NEW YORK - With her Academy Awards nomination for best supporting actress on Tuesday, Abigail Breslin, the joyful 10-year-old actress at the heart of "Little Miss Sunshine," entered a rich niche of trivia: Oscar-nominated child actors.
Who among us doesn't enjoy rattling them off: the Tatum O'Neals, the Haley Joel Osments, the Shirley Temples? Child actors are sometimes given scant respect -- rewarded with tiny statuettes and parodied for their early, outsized fame. But the academy is often quite indiscriminate when it comes to age.
From the 10-year-old O'Neal (1973's "Paper Moon") to the 80-year-old Jessica Tandy (1989's "Driving Miss Daisy") the academy has rewarded a wide swath of age groups. It has shown a particular fondness for the young, though, and for a time, made special arrangements for them.
In the `30s and `40s many child actors (including Temple, Mickey Rooney and Margaret O'Brien) were given smaller-sized honorary Oscars, dubbed "Juvenile Awards." Otherwise, children and adults have been nominated side-by-side in competitive categories.

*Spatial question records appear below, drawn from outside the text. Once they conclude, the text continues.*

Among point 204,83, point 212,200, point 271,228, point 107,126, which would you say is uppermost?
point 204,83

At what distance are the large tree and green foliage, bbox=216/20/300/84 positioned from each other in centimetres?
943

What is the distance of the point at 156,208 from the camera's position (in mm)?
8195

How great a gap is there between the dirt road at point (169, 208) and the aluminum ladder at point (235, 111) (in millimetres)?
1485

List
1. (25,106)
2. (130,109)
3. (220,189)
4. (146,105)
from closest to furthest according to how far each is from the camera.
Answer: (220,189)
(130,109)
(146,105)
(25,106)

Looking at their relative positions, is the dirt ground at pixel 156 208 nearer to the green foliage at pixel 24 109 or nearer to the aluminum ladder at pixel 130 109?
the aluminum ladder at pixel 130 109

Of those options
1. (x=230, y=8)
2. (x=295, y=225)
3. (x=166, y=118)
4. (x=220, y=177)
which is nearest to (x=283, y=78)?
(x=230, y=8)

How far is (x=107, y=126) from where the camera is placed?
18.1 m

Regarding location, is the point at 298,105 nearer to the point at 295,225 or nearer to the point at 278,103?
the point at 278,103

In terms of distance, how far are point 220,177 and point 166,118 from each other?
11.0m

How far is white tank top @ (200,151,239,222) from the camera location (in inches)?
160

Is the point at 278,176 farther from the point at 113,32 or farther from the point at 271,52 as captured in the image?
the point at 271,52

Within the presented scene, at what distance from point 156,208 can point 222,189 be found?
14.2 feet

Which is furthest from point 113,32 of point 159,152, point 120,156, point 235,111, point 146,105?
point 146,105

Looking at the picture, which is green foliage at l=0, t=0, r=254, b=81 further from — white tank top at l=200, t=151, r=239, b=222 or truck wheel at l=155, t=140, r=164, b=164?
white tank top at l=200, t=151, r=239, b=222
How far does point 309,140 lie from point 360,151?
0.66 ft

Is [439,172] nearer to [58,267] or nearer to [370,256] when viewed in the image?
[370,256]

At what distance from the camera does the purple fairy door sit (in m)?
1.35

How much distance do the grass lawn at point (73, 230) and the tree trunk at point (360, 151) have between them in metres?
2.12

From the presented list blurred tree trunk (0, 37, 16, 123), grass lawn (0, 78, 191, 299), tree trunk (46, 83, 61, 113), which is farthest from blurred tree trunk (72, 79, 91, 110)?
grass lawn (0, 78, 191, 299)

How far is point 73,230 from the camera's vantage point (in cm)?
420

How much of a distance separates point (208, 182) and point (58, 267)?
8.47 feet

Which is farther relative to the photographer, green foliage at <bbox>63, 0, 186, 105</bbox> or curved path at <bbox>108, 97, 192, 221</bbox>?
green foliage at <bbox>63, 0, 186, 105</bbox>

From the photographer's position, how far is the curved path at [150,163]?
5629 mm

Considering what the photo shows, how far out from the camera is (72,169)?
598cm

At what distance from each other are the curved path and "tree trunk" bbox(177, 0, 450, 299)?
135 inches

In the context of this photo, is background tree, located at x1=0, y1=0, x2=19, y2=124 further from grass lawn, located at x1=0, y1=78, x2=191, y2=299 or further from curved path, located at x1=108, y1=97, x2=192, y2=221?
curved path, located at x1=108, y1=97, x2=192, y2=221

In "Little Miss Sunshine" -- which garnered four Oscar nominations, including best picture -- Breslin plays Olive, the sunny, diminutive diva with her heart set on competing in a beauty pageant. Her dysfunctional family must take a road trip to make it there.
Breslin said on Tuesday that her mother woke her to tell her the news of the nomination.
"I was like `Oh, my God!' and I screamed kind of a little bit like how I did in the movie," Breslin told The Associated Press, referring to a scene from the film where she shrieks at the top of her lungs. "I was just so excited."
The young actress said she is a fan of Margaret O'Brien, who was just 8-years-old when given her honorary Oscar in 1945, shortly after her performance in "Meet Me in St. Louis."
Breslin is the fourth-youngest actress to be nominated in a competitive category, edged out by a mere matter of months. O'Neal, Mary Badham of 1962's "To Kill a Mockingbird" and Quinn Cummings of 1977's "The Goodbye Girl" were all 10 when nominated.
She will undoubtedly be an underdog in the best-supporting race, in which she is joined by Golden Globe-winner Jennifer Hudson ("Dreamgirls"), Cate Blanchett ("Notes on a Scandal"), Rinko Kikuchi and Adriana Barraza (both from "Babel").
Only three actors or actresses younger than 17 have won an Academy Award. The good news for Breslin, though, is that all of the wins have come in the supporting-actress category: O'Neal, 11-year-old Anna Paquin for "The Piano" in 1994, and 16-year-old Patty Duke for "The Miracle Worker" in 1963.
Other young actresses to be nominated include Jodie Foster, who was 14 when nominated for her portrayal of a young prostitute in 1976's "Taxi Driver," and Keisha Castle-Hughes, who was 13-years-old when nominated for best actress in 2004 for "Whale Rider."
The boys have been even younger.
The youngest actor ever nominated was 8-year-old Justin Henry, who was up for best supporting actor in 1980 for "Kramer vs. Kramer." Nine-year-old Jackie Cooper was nominated for best actor in 1931 for his leading performance in "Skippy," adapted from a comic strip. In 2000, 11-year-old Haley Joel Osment was nominated for his performance in "The Sixth Sense."
Though Breslin was the lone child actor to be nominated Tuesday, she could have been joined by others. Guillermo Del Toro's "Pan's Labyrinth" received six nominations, but its acclaimed 12-year-old star, Ivana Baquero, wasn't honored. Ryan Gosling received a best-actor nomination for his performance in "Half Nelson," but his teenage co-star, Shareeka Epps, was denied.
Child actors are often lampooned as never surpassing their early fame, but many of the previously nominated young actors continued to work successfully in Hollywood -- most notably O'Neal, Foster, Rooney and Paquin.
One need look no farther than another nominee this year -- the former "Bad News Bears" star Jackie Earle Haley who made a comeback in "Little Children" -- to see that child actors can find success with maturity.